Rename every "blue wall" in the records below to "teal wall" and reproduce the records with no other changes.

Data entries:
┌────────
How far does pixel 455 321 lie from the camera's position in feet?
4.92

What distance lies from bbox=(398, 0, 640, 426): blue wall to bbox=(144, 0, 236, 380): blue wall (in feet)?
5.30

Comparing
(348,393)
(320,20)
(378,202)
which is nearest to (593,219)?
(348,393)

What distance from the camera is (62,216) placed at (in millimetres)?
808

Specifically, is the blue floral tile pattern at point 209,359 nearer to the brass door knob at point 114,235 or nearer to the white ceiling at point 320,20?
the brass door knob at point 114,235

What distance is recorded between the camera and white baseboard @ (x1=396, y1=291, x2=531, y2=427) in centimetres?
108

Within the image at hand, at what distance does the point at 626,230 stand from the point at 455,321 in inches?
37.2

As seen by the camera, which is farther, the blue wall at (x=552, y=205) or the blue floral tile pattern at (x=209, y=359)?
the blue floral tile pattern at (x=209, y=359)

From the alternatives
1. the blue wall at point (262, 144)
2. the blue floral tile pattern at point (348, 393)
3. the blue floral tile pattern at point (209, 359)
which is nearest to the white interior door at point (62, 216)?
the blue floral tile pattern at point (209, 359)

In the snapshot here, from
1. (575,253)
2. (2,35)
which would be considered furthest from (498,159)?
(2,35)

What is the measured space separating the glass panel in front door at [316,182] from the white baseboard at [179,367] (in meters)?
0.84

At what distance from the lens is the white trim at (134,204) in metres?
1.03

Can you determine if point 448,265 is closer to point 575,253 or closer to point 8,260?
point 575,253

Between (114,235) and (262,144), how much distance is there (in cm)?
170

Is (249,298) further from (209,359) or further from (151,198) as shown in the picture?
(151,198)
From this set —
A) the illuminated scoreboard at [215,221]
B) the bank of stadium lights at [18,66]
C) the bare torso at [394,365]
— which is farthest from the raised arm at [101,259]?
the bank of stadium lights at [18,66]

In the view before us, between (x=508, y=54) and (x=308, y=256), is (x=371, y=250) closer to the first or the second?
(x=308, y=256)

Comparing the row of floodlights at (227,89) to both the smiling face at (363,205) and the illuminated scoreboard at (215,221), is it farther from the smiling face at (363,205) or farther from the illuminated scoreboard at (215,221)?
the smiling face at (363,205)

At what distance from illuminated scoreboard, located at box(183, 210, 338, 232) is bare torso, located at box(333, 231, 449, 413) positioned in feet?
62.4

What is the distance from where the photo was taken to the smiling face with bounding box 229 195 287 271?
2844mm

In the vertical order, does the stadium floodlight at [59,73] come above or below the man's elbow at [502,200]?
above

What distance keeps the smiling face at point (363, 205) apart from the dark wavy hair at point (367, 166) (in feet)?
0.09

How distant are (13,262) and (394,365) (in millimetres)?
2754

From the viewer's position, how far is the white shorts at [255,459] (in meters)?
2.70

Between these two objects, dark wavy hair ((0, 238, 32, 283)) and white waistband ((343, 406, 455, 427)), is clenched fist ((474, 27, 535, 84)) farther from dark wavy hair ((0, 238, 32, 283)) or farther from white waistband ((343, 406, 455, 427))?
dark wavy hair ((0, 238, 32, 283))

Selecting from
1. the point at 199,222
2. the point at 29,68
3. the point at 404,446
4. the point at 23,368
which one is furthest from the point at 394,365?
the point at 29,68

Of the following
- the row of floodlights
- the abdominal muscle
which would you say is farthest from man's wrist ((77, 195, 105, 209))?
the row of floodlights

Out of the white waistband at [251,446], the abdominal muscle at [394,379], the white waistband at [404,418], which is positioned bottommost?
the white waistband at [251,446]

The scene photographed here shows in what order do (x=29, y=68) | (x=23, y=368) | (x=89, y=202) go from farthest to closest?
└────────
*Answer to this problem*.
How far does pixel 455 321 lie from the camera's position in feet?
4.92

What distance lies from bbox=(398, 0, 640, 426): teal wall to bbox=(144, 0, 236, 380): teal wall (in feet)?
5.30

Comparing
(348,393)
(320,20)
(378,202)
which is nearest to (593,219)?
(348,393)

What distance from the camera is (62,216) placed at (in millimetres)?
808

Specifically, is the blue floral tile pattern at point 209,359 nearer to the brass door knob at point 114,235 or nearer to the white ceiling at point 320,20?
the brass door knob at point 114,235

What distance is recorded between the camera and white baseboard @ (x1=396, y1=291, x2=531, y2=427) in centimetres?
108

Within the image at hand, at what distance does the point at 626,230 stand from the point at 455,321 in inches?
37.2

As seen by the camera, which is farther, the teal wall at (x=552, y=205) or the blue floral tile pattern at (x=209, y=359)?
the blue floral tile pattern at (x=209, y=359)

From the alternatives
1. the teal wall at point (262, 144)
2. the blue floral tile pattern at point (348, 393)
3. the blue floral tile pattern at point (209, 359)
which is nearest to the white interior door at point (62, 216)?
the blue floral tile pattern at point (209, 359)

In the snapshot here, from
1. (575,253)
2. (2,35)
which would be considered furthest from (498,159)?
(2,35)

What is the measured space separating the glass panel in front door at [316,182] from the white baseboard at [179,367] (in meters)?
0.84

At what distance from the lens is the white trim at (134,204) in metres?
1.03

Can you determine if point 448,265 is closer to point 575,253 or closer to point 8,260?
point 575,253

Between (114,235) and (262,144), how much distance is there (in cm)?
170

Is (249,298) further from (209,359) or further from (151,198) as shown in the picture?
(151,198)
From this set —
A) the illuminated scoreboard at [215,221]
B) the bank of stadium lights at [18,66]
C) the bare torso at [394,365]
— which is farthest from the raised arm at [101,259]?
the bank of stadium lights at [18,66]

In the view before us, between (x=508, y=54) and (x=308, y=256), is (x=371, y=250) closer to the first or the second?
(x=308, y=256)

Comparing the row of floodlights at (227,89) to both the smiling face at (363,205) and the illuminated scoreboard at (215,221), is it farther from the smiling face at (363,205) or farther from the illuminated scoreboard at (215,221)?
the smiling face at (363,205)

At what distance from illuminated scoreboard, located at box(183, 210, 338, 232) is bare torso, located at box(333, 231, 449, 413) positioned in feet?
62.4

What is the distance from where the photo was taken to the smiling face with bounding box 229 195 287 271?
2844mm

In the vertical order, does the stadium floodlight at [59,73] come above or below the man's elbow at [502,200]?
above

What distance keeps the smiling face at point (363, 205) apart from the dark wavy hair at point (367, 166) (in feet)?
0.09

How distant are (13,262) and (394,365) (in millimetres)?
2754

From the viewer's position, how far is the white shorts at [255,459] (in meters)?
2.70

Between these two objects, dark wavy hair ((0, 238, 32, 283)) and white waistband ((343, 406, 455, 427)), is clenched fist ((474, 27, 535, 84)) farther from dark wavy hair ((0, 238, 32, 283)) or farther from white waistband ((343, 406, 455, 427))?
dark wavy hair ((0, 238, 32, 283))

Selecting from
1. the point at 199,222
2. the point at 29,68
3. the point at 404,446
4. the point at 23,368
which one is furthest from the point at 394,365?
the point at 29,68

Of the following
- the row of floodlights
- the abdominal muscle
which would you say is farthest from man's wrist ((77, 195, 105, 209))?
the row of floodlights

Out of the white waistband at [251,446], the abdominal muscle at [394,379], the white waistband at [404,418], which is positioned bottommost?
the white waistband at [251,446]

The scene photographed here shows in what order do (x=29, y=68) | (x=23, y=368) | (x=89, y=202) go from farthest to closest?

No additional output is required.